### TEXTE EXTRAIT ###
Rioux | La nazification d’Israël
2024/05/11 Leave a comment
Useful reminder of past and present naïveté:
L’humour peut-il être ignoble et drôle tout à la fois ? Je l’avoue, il est arrivé que des humoristes qui flirtaient avec l’abject me fassent rire. Comme il m’est arrivé de m’ennuyer avec d’autres trop bien intentionnés. C’est tout le mystère de l’humour. Et c’est toute l’ambiguïté de cette blague qui, cette semaine, a coûté son poste au comique de France Inter Guillaume Meurice, qui avait qualifié le premier ministre israélien, Benjamin Nétanyahou, d’une « sorte de nazi mais sans prépuce ».
Peut-on en rire sans pour autant adhérer à cette infamie sans nom qui consiste à nazifier le peuple de la Shoah ? L’idée n’est pas nouvelle. Quelle jouissance de démasquer le loup déguisé en mère-grand et de dire à la victime qu’elle est devenue semblable à son bourreau. Comme le disait le philosophe Michel Eltchaninoff, rien de tel que de peindre les Israéliens en nazis pour « se libérer de la culpabilité d’une des plus grandes tragédies de l’histoire récente : le génocide des Juifs d’Europe » qui, à de très rares exceptions, n’a jamais été reconnu dans le monde arabo-musulman.
### LISTE FOURNIE ###
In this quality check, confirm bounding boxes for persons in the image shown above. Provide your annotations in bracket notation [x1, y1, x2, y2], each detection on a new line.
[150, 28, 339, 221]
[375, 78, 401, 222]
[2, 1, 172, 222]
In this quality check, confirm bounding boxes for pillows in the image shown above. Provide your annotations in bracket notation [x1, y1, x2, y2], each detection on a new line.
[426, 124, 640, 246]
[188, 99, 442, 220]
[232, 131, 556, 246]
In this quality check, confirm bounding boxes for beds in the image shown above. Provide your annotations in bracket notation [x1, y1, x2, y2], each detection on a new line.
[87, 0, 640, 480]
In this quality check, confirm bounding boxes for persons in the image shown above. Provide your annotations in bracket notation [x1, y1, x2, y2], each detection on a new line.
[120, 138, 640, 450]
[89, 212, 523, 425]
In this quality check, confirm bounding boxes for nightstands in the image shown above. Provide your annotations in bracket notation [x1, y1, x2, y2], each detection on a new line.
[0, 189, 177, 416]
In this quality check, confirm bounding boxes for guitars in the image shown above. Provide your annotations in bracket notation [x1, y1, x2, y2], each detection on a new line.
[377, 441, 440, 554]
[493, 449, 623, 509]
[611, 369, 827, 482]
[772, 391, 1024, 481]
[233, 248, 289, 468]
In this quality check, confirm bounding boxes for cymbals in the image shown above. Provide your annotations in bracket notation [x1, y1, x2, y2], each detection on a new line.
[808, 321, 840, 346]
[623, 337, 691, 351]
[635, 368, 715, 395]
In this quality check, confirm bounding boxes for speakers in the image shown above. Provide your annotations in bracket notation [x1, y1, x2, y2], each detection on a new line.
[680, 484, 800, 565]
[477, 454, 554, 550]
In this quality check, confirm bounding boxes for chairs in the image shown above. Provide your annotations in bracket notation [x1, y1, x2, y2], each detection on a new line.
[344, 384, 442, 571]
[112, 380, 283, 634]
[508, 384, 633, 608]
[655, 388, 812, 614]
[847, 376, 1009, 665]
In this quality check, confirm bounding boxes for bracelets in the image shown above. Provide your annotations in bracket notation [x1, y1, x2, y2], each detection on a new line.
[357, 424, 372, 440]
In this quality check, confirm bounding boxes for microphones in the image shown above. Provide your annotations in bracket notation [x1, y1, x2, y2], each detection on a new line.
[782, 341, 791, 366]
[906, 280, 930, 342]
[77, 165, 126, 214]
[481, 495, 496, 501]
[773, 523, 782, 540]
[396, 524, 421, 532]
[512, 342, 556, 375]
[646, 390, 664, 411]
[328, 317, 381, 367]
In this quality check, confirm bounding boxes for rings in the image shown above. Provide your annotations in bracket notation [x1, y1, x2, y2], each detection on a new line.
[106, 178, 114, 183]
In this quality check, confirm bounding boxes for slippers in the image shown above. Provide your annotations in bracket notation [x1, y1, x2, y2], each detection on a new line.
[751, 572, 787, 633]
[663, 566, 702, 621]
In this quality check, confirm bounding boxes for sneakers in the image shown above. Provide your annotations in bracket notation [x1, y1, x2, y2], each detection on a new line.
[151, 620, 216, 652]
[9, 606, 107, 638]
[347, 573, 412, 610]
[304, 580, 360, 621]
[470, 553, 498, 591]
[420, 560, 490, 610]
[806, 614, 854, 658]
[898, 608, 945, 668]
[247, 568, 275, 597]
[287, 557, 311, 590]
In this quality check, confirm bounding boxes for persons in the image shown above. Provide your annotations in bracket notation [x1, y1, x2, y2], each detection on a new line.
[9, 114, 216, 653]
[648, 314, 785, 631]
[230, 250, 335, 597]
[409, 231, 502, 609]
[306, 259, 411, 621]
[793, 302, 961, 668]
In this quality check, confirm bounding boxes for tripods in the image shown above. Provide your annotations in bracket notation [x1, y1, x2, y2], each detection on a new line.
###
- CONSIGNE ÉCRITE
Recopiez sans rien modifier le passage de l'extrait sur l'humour et la nazification d'Israël qui commence par « Peut-on en rire » et se termine par « le monde arabo-musulman. ».

- RÉPONSE PROPOSÉE
Peut-on en rire sans pour autant adhérer à cette infamie sans nom qui consiste à nazifier le peuple de la Shoah ? L’idée n’est pas nouvelle. Quelle jouissance de démasquer le loup déguisé en mère-grand et de dire à la victime qu’elle est devenue semblable à son bourreau. Comme le disait le philosophe Michel Eltchaninoff, rien de tel que de peindre les Israéliens en nazis pour « se libérer de la culpabilité d’une des plus grandes tragédies de l’histoire récente : le génocide des Juifs d’Europe » qui, à de très rares exceptions, n’a jamais été reconnu dans le monde arabo-musulman.